Published on: Saturday, 29 June 2019

Speaker: Tim Berglund (Confluent)

Tim is a teacher, author, and technology leader with Confluent (the company behind Apache Kafka). He serves there as the Senior Director of Developer Experience. He can frequently be found at speaking at conferences in the United States and all over the world.

Tim is the Author of Gradle beyond the basics. He blogs occasionally and is the co-host of the podcast. lives in Colorado, USA with the wife of his youth and their youngest child, the other two having mostly grown up.

Events, Dear Boy, Events.

Harold McMillan was Prime Minister of England from 1957 to 1963, the last British PM born during Queen Victoria’s rule, and one whose wit and even-keeled nature defined his administration. When asked by a reporter what might force his government off the course he had firmly laid out for it, he allegedly replied “Events, dear boy, events.”

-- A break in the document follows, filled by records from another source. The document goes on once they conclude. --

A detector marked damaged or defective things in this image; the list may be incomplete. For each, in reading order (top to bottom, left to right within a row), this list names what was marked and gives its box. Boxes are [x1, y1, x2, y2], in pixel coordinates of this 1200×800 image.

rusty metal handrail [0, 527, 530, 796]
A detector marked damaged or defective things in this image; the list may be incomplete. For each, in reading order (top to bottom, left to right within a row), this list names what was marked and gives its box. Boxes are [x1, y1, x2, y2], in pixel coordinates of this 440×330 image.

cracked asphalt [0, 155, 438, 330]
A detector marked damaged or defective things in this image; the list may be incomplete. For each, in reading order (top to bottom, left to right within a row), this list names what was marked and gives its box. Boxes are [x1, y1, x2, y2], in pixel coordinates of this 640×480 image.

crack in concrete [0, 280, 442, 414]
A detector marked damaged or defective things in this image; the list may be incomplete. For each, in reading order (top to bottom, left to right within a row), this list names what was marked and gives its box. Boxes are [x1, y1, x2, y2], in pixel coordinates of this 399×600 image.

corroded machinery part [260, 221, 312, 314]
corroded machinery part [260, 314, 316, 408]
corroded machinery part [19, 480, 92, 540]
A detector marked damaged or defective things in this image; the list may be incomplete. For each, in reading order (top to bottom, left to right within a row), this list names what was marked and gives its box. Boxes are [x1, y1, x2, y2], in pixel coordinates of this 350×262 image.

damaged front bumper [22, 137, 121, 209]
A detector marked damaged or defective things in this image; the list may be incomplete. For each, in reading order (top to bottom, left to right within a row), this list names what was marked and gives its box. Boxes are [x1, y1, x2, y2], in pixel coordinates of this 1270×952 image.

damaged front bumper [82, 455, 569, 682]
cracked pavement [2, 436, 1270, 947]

The same might be said about what is driving software architectures today. Event-driven systems have enabled organizations to build substantial microservices ecosystems with all of the decoupling and evolvability that we were promised by the distributed computing technologies of 20 years ago. But these systems raise some interesting questions: if events now rule, what has become of entities? If we store events in logs, do we still need databases? Can we merely produce immutable events to trivially scalable logs and loose our microservices to consume them with no regard for what is actually out there in the world?

To make sense of this, we turn to the past. Spanning 2,500 years before McMillan deployed his wit on that poor reporter, we will look at what Heraclitus, Aristotle, Karl Popper, and W.V.O. Quine thought and wrote about these same questions. Are there things in the world that maintain their identity over time, or is the world just a sequence of experiences? Life may be a stream of events, but sometimes I still want to look things up by key. Four great thinkers will help be better at following the paradigm that will be shaping our systems for the next generation. And as usual, a good philosophy lesson will make us better at practical tasks. We’ll apply a rich view of events and entities to a proposed microservices architecture that can last the next decade.